- To-do item: State how many lines of the data contain the string "Other", treating uppercase and lowercase as different. Reply with the number alone.

++++ Data for analysis

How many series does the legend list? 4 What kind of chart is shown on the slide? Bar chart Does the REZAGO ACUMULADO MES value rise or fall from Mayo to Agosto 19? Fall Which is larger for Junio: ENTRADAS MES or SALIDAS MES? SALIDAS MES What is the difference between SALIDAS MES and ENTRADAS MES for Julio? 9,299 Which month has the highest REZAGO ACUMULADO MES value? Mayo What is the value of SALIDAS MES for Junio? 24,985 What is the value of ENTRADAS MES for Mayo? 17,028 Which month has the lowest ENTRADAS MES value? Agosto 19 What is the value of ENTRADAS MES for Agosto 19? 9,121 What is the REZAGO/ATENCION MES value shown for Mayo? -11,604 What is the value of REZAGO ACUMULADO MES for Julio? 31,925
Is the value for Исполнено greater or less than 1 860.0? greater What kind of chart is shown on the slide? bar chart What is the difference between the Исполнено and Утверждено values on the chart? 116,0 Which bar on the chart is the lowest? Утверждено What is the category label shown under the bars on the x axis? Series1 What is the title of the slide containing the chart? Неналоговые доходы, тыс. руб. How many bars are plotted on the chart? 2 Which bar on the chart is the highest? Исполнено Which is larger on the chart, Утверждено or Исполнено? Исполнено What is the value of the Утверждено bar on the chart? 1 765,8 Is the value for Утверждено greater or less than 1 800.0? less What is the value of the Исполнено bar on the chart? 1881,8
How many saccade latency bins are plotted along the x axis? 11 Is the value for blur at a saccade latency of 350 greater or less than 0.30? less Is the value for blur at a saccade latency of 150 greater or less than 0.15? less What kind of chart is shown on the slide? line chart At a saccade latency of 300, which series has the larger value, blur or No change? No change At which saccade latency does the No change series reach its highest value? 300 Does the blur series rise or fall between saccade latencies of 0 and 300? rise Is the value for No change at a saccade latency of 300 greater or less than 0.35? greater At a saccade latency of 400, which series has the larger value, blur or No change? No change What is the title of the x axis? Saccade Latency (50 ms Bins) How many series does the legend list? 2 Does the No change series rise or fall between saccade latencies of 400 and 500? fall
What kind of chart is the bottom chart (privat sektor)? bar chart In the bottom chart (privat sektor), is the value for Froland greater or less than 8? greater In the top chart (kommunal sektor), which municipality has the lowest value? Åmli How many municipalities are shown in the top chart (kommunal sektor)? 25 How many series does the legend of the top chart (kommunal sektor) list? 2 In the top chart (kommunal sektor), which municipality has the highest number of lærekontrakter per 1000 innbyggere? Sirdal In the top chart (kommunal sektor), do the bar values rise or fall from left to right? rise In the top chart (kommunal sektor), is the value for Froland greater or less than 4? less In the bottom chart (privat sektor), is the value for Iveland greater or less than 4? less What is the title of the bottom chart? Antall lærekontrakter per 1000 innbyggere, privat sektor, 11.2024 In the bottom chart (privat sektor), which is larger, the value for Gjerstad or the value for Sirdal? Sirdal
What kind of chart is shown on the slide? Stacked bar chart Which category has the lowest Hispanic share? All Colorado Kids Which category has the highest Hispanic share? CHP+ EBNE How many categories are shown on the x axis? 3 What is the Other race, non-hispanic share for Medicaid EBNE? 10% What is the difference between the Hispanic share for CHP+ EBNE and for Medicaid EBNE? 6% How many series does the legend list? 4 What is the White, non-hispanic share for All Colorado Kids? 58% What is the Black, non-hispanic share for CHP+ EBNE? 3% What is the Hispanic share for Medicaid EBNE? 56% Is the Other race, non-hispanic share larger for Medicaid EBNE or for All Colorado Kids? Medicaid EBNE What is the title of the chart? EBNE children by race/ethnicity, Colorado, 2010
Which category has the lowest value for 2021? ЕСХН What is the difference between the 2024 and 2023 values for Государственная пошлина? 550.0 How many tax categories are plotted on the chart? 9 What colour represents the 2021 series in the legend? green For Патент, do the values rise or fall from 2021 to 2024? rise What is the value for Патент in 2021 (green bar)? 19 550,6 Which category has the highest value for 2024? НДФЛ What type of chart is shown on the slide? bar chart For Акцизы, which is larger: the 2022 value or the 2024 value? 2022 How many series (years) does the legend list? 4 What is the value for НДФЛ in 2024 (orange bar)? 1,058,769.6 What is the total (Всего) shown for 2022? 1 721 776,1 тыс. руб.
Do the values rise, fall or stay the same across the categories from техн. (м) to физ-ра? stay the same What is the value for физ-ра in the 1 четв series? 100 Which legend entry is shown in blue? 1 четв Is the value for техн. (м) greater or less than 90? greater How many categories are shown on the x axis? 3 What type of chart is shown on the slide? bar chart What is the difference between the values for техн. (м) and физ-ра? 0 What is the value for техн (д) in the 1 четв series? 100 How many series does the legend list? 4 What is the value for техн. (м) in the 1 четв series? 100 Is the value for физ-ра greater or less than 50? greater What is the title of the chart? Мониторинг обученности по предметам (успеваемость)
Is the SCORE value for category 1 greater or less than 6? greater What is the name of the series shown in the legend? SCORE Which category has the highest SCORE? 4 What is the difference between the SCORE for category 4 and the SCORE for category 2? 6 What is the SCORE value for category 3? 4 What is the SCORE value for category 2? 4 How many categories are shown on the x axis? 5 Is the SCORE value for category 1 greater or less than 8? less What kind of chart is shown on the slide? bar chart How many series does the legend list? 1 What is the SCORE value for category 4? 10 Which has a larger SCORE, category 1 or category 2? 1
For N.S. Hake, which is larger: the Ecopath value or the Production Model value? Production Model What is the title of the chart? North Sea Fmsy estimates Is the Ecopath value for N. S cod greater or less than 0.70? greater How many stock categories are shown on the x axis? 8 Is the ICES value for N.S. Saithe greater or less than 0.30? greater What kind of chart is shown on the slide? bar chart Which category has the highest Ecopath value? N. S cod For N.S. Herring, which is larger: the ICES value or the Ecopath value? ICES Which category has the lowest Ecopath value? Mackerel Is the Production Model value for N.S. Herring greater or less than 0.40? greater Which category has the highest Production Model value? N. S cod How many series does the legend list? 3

++++++++

- Exercise answer: 1